E-Crime Wales Summit points way to future
The fourth e-Crime Wales Summit in Newport demonstrated that Wales has made huge progress in the battle against e-crime and is now at the forefront. The summit was opened by master of ceremonies Jamie Owen of BBC Wales, who described the scale of the problem – a third of 1000 Welsh companies and citizens recently surveyed had suffered losses averaging £500 in the last year, almost half do not carry out regular security checks, and one in five victims of e-crime apparently take no action in the aftermath.
However Ieuan Wyn Jones, Deputy First Minister of the Welsh Assembly and Minister for the Economy and Transport, was enthusiastic about the progress that has been made by e-crime Wales – a collaboration between the Welsh Assembly, the four Welsh Police forces, the Home Office, Get Safe Online and nine commercial partners that has provided security guidance and support to businesses in Wales since 2004.
For the first time, the Serious and Organised Crime Agency (SOCA) was represented at the summit.

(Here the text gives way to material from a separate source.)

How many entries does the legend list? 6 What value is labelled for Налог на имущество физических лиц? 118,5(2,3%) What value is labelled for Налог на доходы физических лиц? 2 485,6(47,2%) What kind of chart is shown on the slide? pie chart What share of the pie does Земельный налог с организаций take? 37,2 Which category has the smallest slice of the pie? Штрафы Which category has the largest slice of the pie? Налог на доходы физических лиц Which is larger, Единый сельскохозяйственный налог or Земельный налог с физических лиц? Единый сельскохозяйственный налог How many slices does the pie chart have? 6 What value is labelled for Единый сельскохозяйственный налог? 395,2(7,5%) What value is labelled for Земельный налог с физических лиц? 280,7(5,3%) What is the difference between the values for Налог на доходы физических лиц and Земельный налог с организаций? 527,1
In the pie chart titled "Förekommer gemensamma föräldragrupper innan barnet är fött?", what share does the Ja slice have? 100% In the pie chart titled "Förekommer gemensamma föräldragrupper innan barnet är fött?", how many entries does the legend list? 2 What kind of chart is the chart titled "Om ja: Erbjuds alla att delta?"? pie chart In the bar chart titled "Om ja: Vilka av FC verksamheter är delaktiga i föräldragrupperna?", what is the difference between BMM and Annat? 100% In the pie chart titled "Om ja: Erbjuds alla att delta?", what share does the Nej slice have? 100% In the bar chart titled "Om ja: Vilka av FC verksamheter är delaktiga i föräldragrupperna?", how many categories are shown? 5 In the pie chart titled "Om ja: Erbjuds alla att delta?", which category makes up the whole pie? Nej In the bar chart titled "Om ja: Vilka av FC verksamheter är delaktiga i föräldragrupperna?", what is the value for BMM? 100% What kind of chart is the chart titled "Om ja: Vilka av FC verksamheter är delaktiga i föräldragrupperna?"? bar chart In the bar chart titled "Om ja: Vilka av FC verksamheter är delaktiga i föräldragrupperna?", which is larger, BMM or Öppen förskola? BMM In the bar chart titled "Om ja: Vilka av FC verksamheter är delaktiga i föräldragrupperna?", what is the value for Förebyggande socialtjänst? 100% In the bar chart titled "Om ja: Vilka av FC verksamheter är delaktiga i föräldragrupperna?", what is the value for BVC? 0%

Deputy Director Sharon Lemon disputed that e-crime is a special category, describing it primarily as an extension of conventional crime, merely facilitated by information technology. However, she pointed out how significant such facilitation can be, mentioning virtual criminal gangs who have carried out major fraud without the members ever having met – similarly to the web site defacers recently arrested in Spain. She commented “find the money and you find the criminal”, and indicated that the SOCA considers disruption of e-crime as important a remit as its investigation.
In a presentation on security awareness, Microsoft Security Specialist Thomas Karlsson stressed that the overwhelming problem is not clever technological attacks, but lack of user awareness. He reminded delegates of Kevin Mitnick and quoted some Microsoft research in which 100 per cent of respondents clicked on a link that expressly stated “do not click on this link – it will download a virus”. When asked, they generally said “I wanted to see what would happen”.

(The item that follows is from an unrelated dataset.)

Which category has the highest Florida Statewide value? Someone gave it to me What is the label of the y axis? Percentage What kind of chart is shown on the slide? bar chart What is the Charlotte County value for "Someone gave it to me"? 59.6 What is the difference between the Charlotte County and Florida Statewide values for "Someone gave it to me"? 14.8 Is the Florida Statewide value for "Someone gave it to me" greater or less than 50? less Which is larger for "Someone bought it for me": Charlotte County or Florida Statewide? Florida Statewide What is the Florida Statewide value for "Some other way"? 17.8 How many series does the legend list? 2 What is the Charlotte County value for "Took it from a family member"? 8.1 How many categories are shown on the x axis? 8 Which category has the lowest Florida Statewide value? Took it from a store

Among the breakout sessions was a seminar led by Stefan Fafinski of 1871 Ltd on the place of law in protection against e-crime. A consensus emerged that more and increasingly complex law provides little protection without reliable and consistent enforcement. Fafinski cited two cases: a man who mailbombed his ex-employer who was merely sentenced to a curfew and a security expert who was fined for demonstrating a weakness in a site to which he wished to subscribe. He concluded that the Computer Misuse Act is still not fully perfected and is still subject to conceptual legal problems.
Tony Neate, managing director of Get Safe Online told heise Security that he was very optimistic about the progress that has been made in the four years since e-crime Wales got off the ground. He pointed out that the initiative is not just a talking shop, but that real deliverables are available now to support business and individuals.
In answer to the question: what key attributes have made Wales a leader in the fight against e-crime, e-crime Wales chairman Detective Chief Superintendent Chris Corcoran said it is the wholehearted commitment of all participants including the Welsh Assembly, which has also provided generous funding. To carry this level of success forward to the UK at large, he stated that all participants must have a voice.
The final sessions of the summit were dominated by discussion of awareness and training. In a lively presentation, Martin Smith of the Security Company asserted that lack of user awareness is the biggest barrier to overall security. He compared security breaches with airline disasters, which seldom result from a single cause, but more frequently from chance coincidence of numerous minor contributory factors. The summit ended with a floor debate on the relative responsibilities of ISPs, law enforcement and users, in securing internet usage.